### Приведённый текст
╭──

История агитационной литературы — это история общественного развития. Расцвет её главным образом падает на эпохи социальных катастроф, революционных взрывов. В революцию 1789, которая переместила центр тяжести общественной жизни из Версаля в Париж, из двора в салоны, на улицы, в кофейни и народные собрания, — газеты, памфлеты и речи составляли литературу эпохи — как указывает Лафарг (Lafargue P., «Die Legende von Victor Hugo», сб. «Искусство и литература в марксистском освещении», ч. 2).

Но агитационная литература создаётся и в другие времена. Первый в России — «Герцен развернул революционную агитацию (он издавал за границей бесцензурную политическую газету „Колокол“). Её подхватили… — разночинцы, начиная с Н. Г. Чернышевского и кончая героями „Народной воли“» (В. И. Ленин, Памяти Герцена, Собр. сочин., т. XII, ч. 1, М., 1925).

Крупным агитатором 1870-х гг. был анархист Бакунин, который в одной из своих прокламаций призывал «идти в народ». В 1897 выходит журнал «Новое слово», который впервые ведёт марксистскую агитацию. Среди агитационных марксистских произведений 1900-х гг. особо выделяется издававшийся за границей журнал «Искра» во главе с Лениным и Плехановым. Канун революции 1905 знаменуется выходом ряда брошюр и листовок, призывающих к всеобщей политической забастовке.

В 1905 издаётся первая легальная большевистская газета «Новая жизнь» при участии В. И. Ленина. В последующие годы создаются многочисленные образцы литературы черносотенцев.

Следующий рост агитационной литературы, как легальной, так и нелегальной, отмечен после ленского расстрела рабочих (4 апреля 1911). Среди легальной выделяется большевистская «Правда».

В разгар войны 1914—1918 в России, как и в других воюющих странах, выпускается в обилии военно-патриотическая литература, свою агитацию продолжают и большевики, например, издан «Манифест — воззвание к рабочим всего мира Циммервальдской конференции», происходившей 5 сентября 1915.

По мере приближения Февральской революции, а затем Октябрьской — усиливается распространение агитационной литературы на фронте. Периодические издания на оккупированной территории СССР в годы Великой Отечественной войны были практически полностью агитационной литературой.





Нехудожественная агитационная литература

После Октябрьского переворота почти вся нехудожественная литература, начиная от декретов народных комиссаров и кончая книгой В. И. Ленина «Государство и революция», может быть причислена к агитационной литературе, она вся — призыв к революционному действию. Широкому размаху агитационной литературы способствовало то, что для её распространения были использованы агитпункты и агитпоезда и пароходы, которые развозили её по всей стране и по окопам фронтов.

Лаконически их выражала наиболее динамическая форма агитационной литературы — лозунги текущих кампаний.

В это время в странах Запада также издавалась агитационная литература, как патриотического содержания (в связи с продолжающейся войной), так и коммунистического, социал-демократического и прочего, например, «Коммунистический манифест» в котором содержался известный лозунг — «Пролетарии всех стран, соединяйтесь!».

╰──

Сохранённые записи из коллекции
╭──

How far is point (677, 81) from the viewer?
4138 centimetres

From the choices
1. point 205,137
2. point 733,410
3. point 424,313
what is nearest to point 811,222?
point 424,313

╰──

### Рабочее задание
Отредактируйте фрагмент текста об агитационной литературе, начиная со слов «Но агитационная литература» и заканчивая словами «1, М., 1925).», заменив «разночинцы» на «революционеры».

### Готовый ответ
Но агитационная литература создаётся и в другие времена. Первый в России — «Герцен развернул революционную агитацию (он издавал за границей бесцензурную политическую газету „Колокол“). Её подхватили… — революционеры, начиная с Н. Г. Чернышевского и кончая героями „Народной воли“» (В. И. Ленин, Памяти Герцена, Собр. сочин., т. XII, ч. 1, М., 1925).